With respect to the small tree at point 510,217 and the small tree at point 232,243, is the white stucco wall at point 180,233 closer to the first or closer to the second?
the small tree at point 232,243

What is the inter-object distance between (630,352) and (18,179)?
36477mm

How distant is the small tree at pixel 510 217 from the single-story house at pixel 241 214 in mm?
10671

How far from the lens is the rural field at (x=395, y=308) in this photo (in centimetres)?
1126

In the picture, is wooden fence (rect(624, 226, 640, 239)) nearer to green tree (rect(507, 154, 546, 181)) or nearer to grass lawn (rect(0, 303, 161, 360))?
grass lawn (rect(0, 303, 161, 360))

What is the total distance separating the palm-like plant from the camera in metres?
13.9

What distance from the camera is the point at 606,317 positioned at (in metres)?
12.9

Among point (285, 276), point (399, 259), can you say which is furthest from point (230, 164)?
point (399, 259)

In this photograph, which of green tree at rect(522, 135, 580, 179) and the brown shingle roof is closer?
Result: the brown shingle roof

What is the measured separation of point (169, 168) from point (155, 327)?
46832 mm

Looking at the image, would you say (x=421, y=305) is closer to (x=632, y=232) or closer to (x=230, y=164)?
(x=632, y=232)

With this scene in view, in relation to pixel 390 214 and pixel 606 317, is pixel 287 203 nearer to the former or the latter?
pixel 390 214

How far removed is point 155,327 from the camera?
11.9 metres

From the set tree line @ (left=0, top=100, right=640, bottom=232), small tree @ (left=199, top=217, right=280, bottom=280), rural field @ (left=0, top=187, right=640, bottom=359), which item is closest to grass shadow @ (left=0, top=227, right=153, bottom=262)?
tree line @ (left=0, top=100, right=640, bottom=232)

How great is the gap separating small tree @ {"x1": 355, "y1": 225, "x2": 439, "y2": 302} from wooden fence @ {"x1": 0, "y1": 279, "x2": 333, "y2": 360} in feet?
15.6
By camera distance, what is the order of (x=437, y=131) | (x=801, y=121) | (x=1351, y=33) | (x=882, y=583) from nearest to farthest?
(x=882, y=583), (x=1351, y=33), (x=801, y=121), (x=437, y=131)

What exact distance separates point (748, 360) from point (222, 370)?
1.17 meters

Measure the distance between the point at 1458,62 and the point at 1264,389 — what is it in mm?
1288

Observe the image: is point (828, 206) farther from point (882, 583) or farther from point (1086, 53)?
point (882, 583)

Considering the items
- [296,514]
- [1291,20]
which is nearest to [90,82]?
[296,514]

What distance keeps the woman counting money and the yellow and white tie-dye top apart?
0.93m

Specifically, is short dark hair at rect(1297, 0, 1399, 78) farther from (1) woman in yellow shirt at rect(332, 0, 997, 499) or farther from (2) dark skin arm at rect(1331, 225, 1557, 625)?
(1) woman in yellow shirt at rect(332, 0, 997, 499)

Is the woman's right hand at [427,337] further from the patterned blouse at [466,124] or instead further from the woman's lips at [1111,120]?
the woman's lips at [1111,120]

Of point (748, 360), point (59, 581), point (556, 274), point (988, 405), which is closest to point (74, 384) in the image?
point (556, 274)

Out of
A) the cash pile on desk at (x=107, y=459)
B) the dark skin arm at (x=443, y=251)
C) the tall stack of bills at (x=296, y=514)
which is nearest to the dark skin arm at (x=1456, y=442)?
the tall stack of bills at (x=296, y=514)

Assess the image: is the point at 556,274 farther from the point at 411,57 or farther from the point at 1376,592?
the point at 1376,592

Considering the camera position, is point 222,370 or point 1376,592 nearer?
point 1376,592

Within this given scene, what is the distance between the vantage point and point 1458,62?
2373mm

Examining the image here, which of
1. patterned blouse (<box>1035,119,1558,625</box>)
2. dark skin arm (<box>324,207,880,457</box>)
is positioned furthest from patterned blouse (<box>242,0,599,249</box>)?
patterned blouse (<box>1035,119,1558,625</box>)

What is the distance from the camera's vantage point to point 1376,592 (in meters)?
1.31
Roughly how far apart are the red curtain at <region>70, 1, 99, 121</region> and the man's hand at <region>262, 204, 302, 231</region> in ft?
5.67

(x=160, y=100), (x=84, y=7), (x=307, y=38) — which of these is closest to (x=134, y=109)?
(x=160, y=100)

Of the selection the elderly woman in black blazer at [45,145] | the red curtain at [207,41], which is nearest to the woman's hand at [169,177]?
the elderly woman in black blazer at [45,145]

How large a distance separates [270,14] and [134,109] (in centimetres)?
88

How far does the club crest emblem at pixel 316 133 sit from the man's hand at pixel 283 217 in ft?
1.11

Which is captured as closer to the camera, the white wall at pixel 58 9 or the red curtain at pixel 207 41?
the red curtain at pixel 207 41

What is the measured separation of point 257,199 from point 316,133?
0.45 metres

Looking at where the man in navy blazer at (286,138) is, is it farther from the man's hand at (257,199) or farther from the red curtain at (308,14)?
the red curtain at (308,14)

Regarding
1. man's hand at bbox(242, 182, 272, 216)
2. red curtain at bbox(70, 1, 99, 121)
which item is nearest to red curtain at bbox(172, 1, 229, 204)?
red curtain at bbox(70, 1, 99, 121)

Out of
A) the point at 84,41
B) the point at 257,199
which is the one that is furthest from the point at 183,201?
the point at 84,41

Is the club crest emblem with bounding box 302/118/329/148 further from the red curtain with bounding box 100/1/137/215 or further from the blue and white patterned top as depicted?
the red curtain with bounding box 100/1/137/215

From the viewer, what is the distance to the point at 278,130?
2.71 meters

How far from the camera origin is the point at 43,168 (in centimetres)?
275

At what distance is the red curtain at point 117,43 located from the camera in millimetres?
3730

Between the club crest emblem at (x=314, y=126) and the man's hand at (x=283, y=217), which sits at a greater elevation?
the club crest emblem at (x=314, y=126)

> [Work required] Copy the records again from the line with "What is the inter-object" up to and including the line with "Result: the brown shingle roof", swapping "palm-like plant" for "palm tree" and leaving everything else unchanged.

> [Result]
What is the inter-object distance between (630,352) and (18,179)?
36477mm

How distant is the small tree at pixel 510 217 from the single-story house at pixel 241 214 in mm?
10671

How far from the lens is the rural field at (x=395, y=308) in this photo (in centimetres)?
1126

In the picture, is wooden fence (rect(624, 226, 640, 239)) nearer to green tree (rect(507, 154, 546, 181)) or nearer to grass lawn (rect(0, 303, 161, 360))?
grass lawn (rect(0, 303, 161, 360))

What is the total distance separating the palm tree from the camera in metres?
13.9

What distance from the camera is the point at 606,317 positioned at (in metres)?
12.9

Among point (285, 276), point (399, 259), can you say which is furthest from point (230, 164)?
point (399, 259)

In this photograph, which of green tree at rect(522, 135, 580, 179) and the brown shingle roof is closer?
Result: the brown shingle roof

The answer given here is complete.